BUY AND SELL AGREEMENTS

Akhona Modi, CFP®

Financial Planner, BDO Wealth, Johannesburg

Key questions 

  1. Do you have enough funds to buy your co-shareholder’s shares (or vice versa) in the event of their death or disability?
  2. If not: Have you considered a buy and sell agreement funded by a life policy on the life of each co-shareholder? It is an essential mechanism for business continuity and protection.

Main elements of a buy and sell agreement:

 

  • Valuation of the business: A professional valuation should be done regularly to reflect the true value of the business.

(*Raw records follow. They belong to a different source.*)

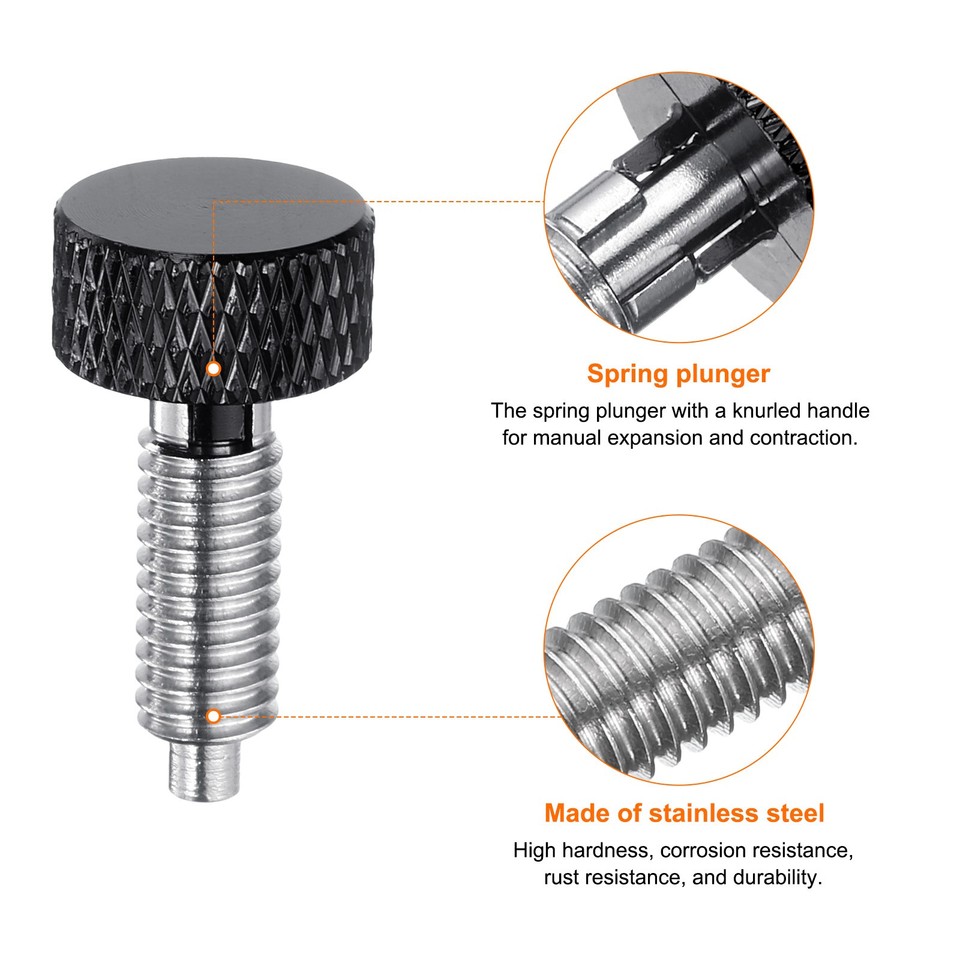 Spring plunger

The spring plunger with a knurled handle for manual expansion and contraction.

Made of stainless steel

High hardness, corrosion resistance, rust resistance, and durability.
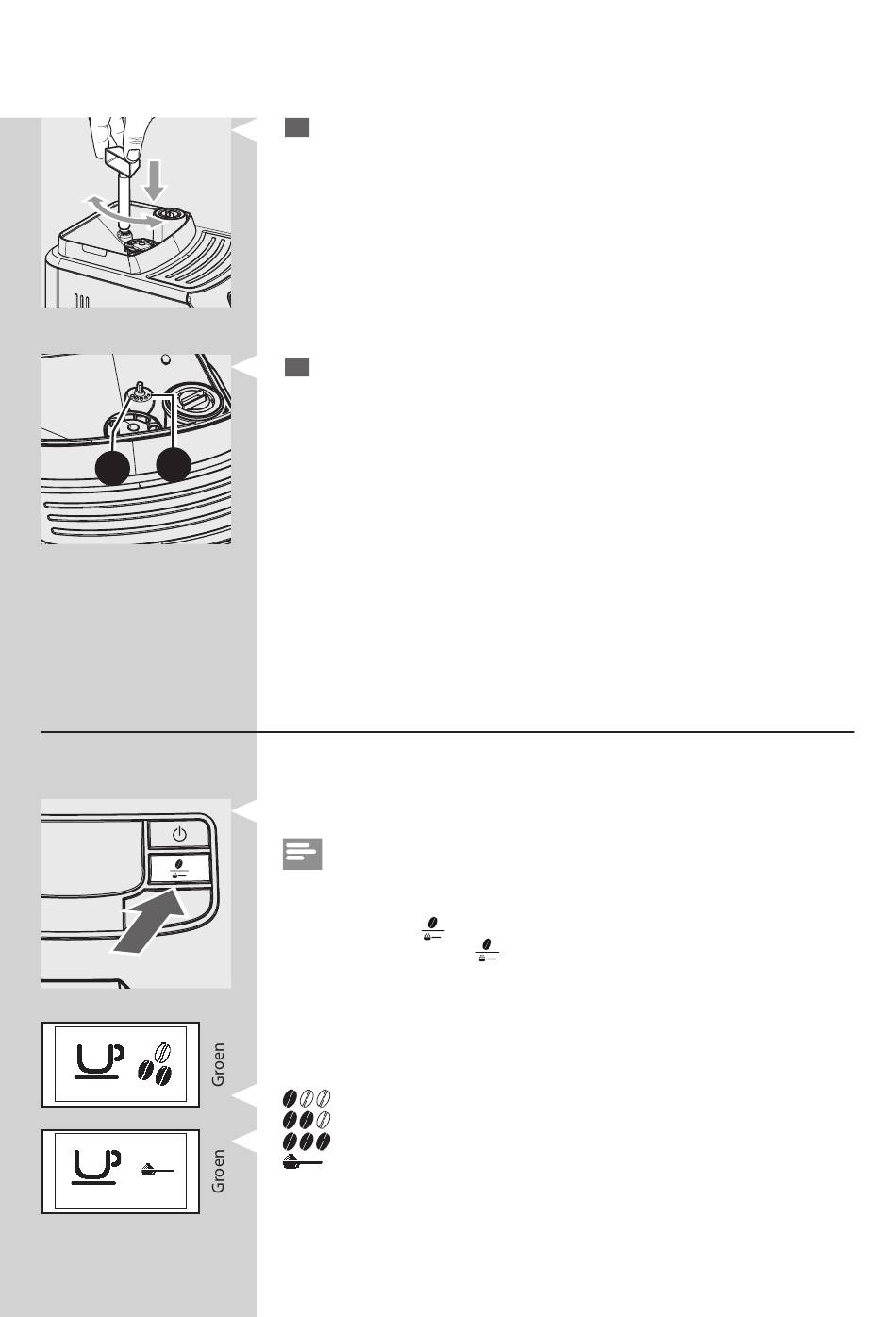 Groen

Groen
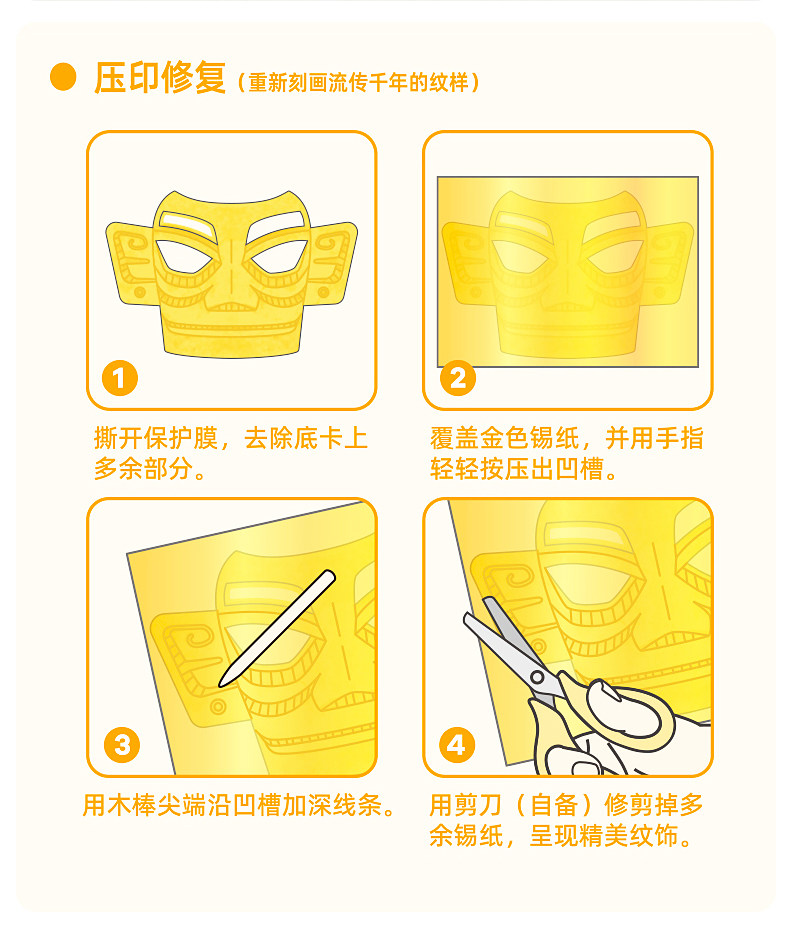 压印修复（重新刻画流传千年的纹样）

1

撕开保护膜，去除底卡上多余部分。

2

覆盖金色锡纸，并用手指轻轻按压出凹槽。

3

用木棒尖端沿凹槽加深线条。

4

用剪刀（自备）修剪掉多余锡纸，呈现精美纹饰。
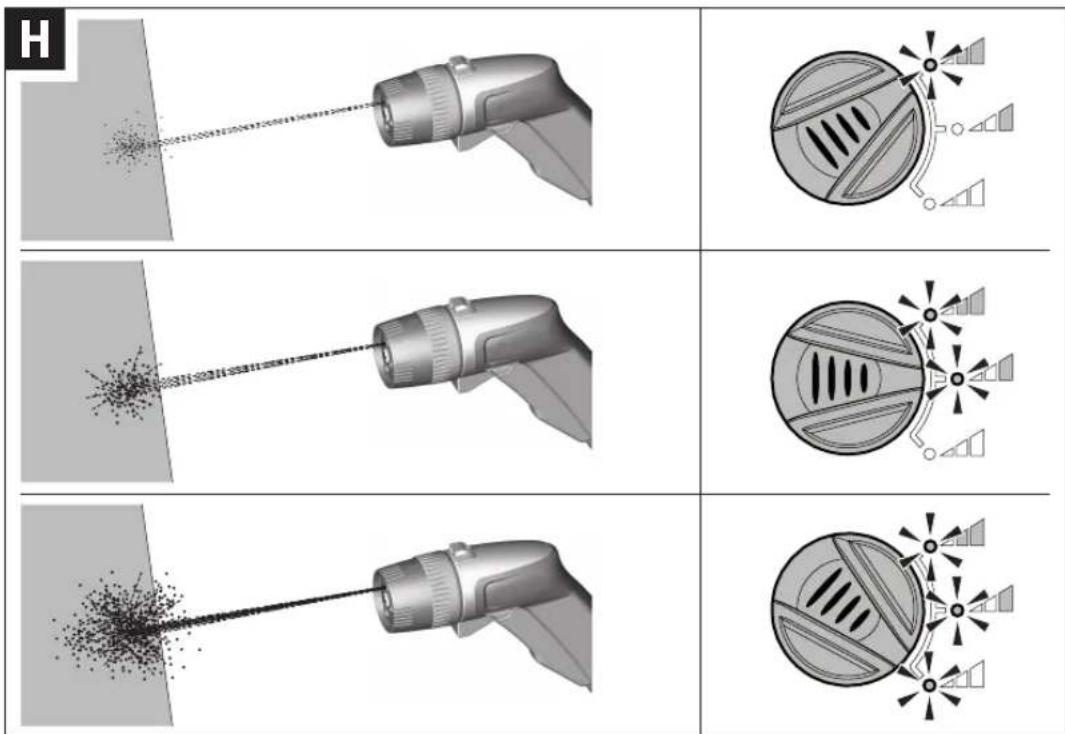 H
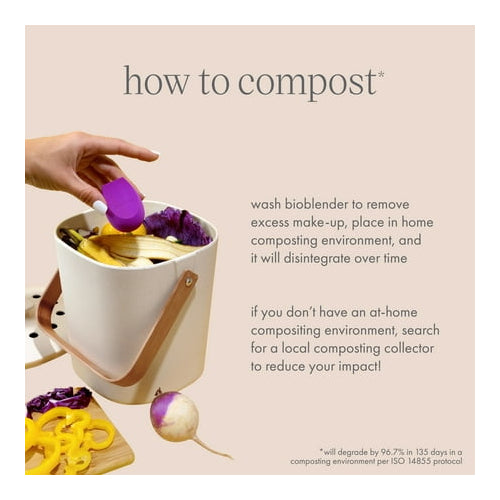 how to compost*

wash bioblender to remove excess make-up, place in home composting environment, and it will disintegrate over time

if you don't have an at-home compositing environment, search for a local composting collector to reduce your impact!

*will degrade by 96.7% in 135 days in a composting environment per ISO 14855 protocol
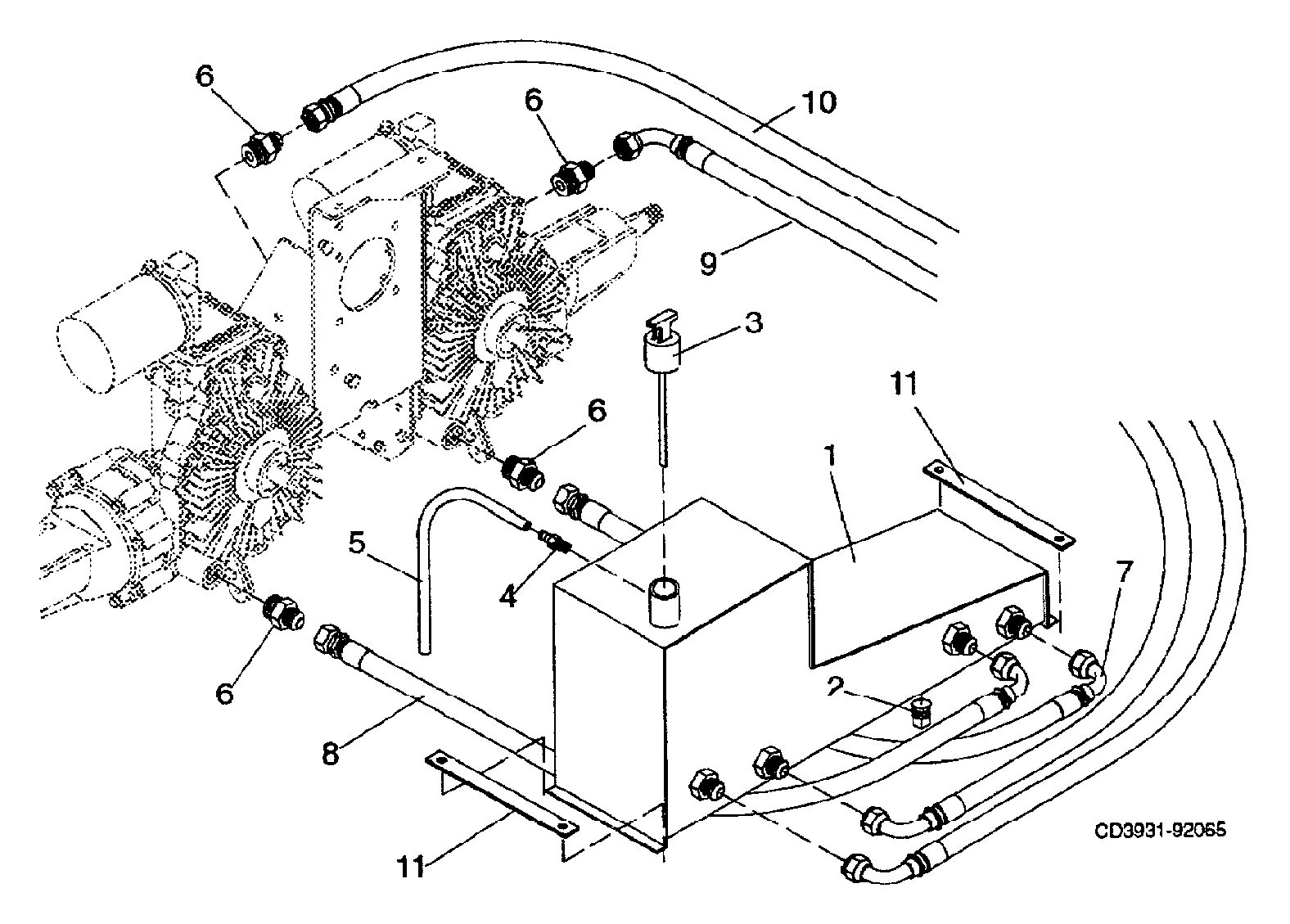 6
6
10
9
3
11
6
1
5
4
7
6
2
8
11
CD3931-92065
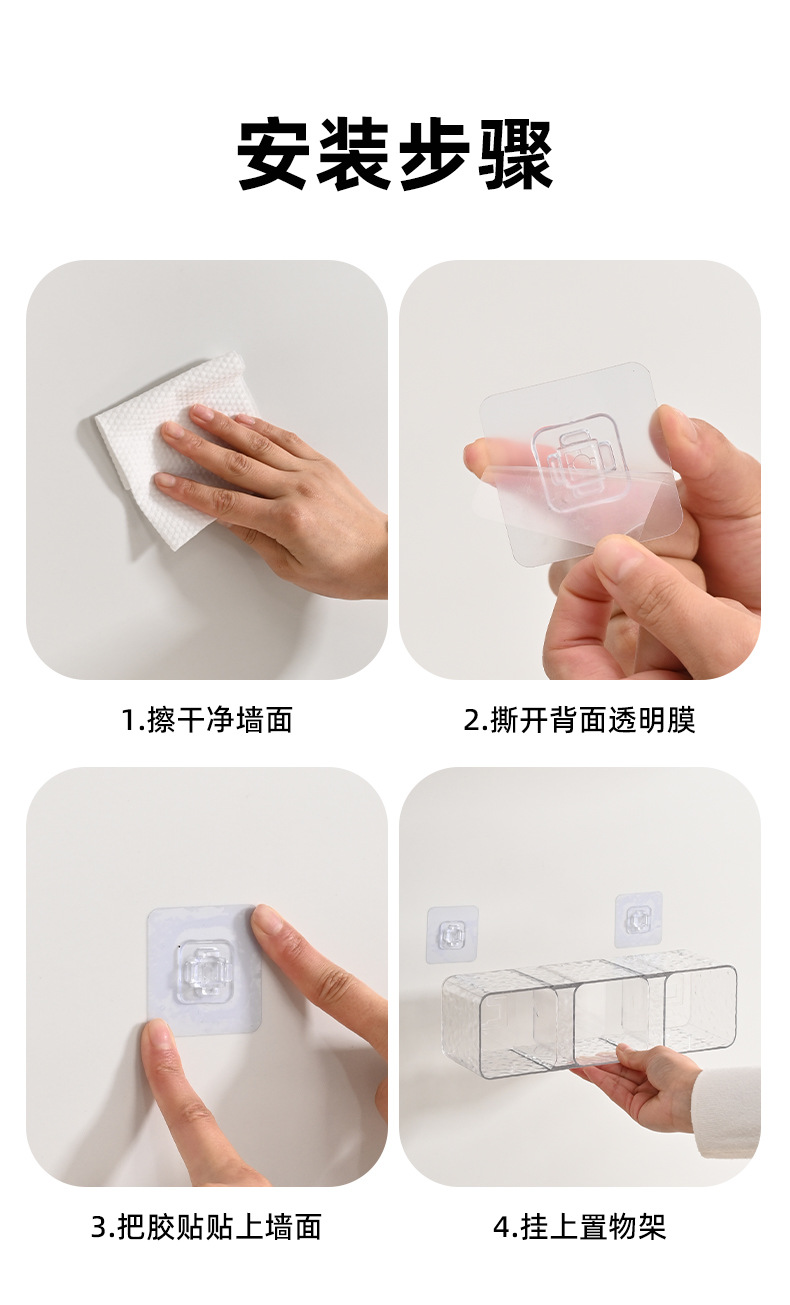 安装步骤

1.擦干净墙面

2.撕开背面透明膜

3.把胶贴贴上墙面

4.挂上置物架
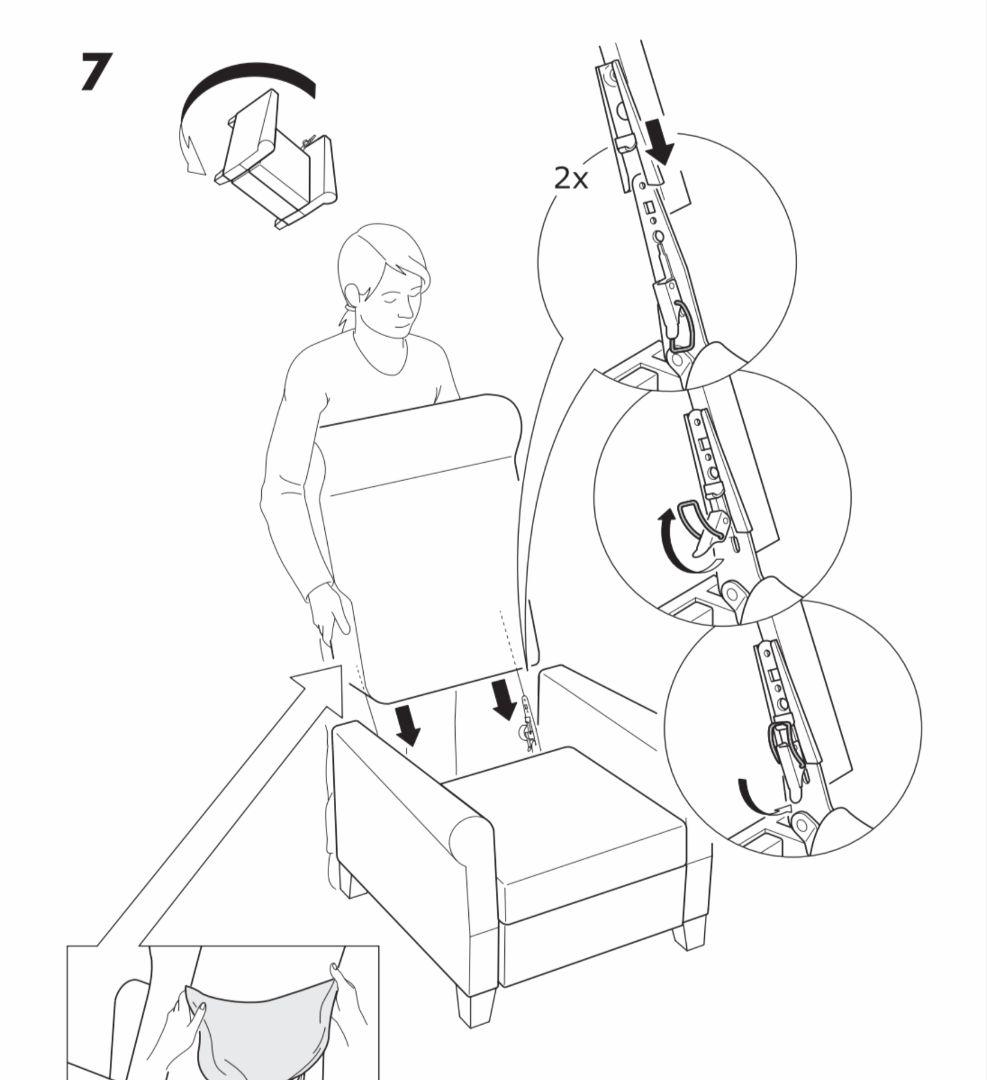 7

2x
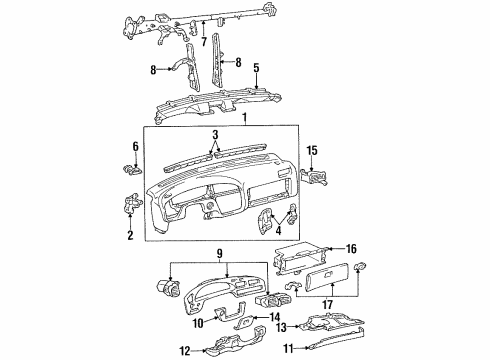 7
8
8
5
1
3
6
15
2
4
9
16
17
10
14
13
12
11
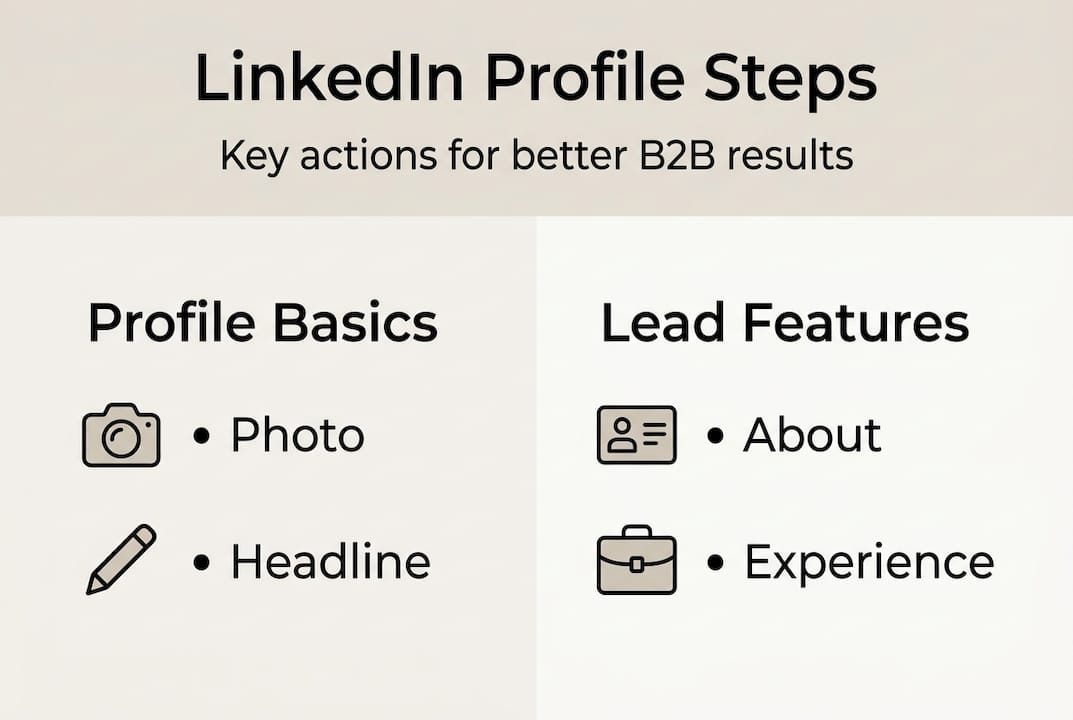 LinkedIn Profile Steps

Key actions for better B2B results

Profile Basics

• Photo

• Headline

Lead Features

• About

• Experience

This is critical for determining the correct buyout price
  • Shareholding structure: Clarifies the shareholding percentages.
  • Trigger events: Death or disability of a co-shareholder.
  • Funding mechanism: Life or disability policies taken out on each co-shareholder’s life to fund the buyout.
  • Methodology: How the shares will be valued at the time of a trigger event.
  • Remaining shareholders: Obligated to buy the shareholding of the deceased or disabled shareholders. 
  • Review and update regularly: The agreement and valuations should be reviewed periodically to reflect any changes in the business structure or value. 
  • Funding for disability or critical illness: Consider extending the agreement to cover disability and critical illness policies to ensure business continuity in such events.

The policy must be referenced in the agreement, e.g., Policy PGH7890

Benefits of a buy and sell agreement

  • Wealth preservation: Protects the value of the business for remaining shareholders.
  • Financial security: Guarantees that the deceased’s family is compensated for their share of the business without causing financial strain on the business.
  • Succession planning: Ensures a smooth transition of ownership.
  • Tax efficiency: If structured correctly, buy and sell agreements can be exempt from estate duty (Section 3(3)(a)(iA) of Estate Duty Act).

Pitfalls of not having an agreement

  • Policies are counted as property: Without an agreement, or if the section 3(3) (a)(iA) exclusion requirements are not met, life policies are treated as deemed property in the deceased’s estate, subject to estate duty.
  • Estate duty exposure: The policy proceeds, minus the total premiums paid by the surviving shareholder (plus 6% simple interest), could be included as deemed property.
  • Disrupted succession and wealth preservation: Without a proper agreement, the surviving shareholders may not be able to buy out the deceased’s share, leading to family disputes and financial complications.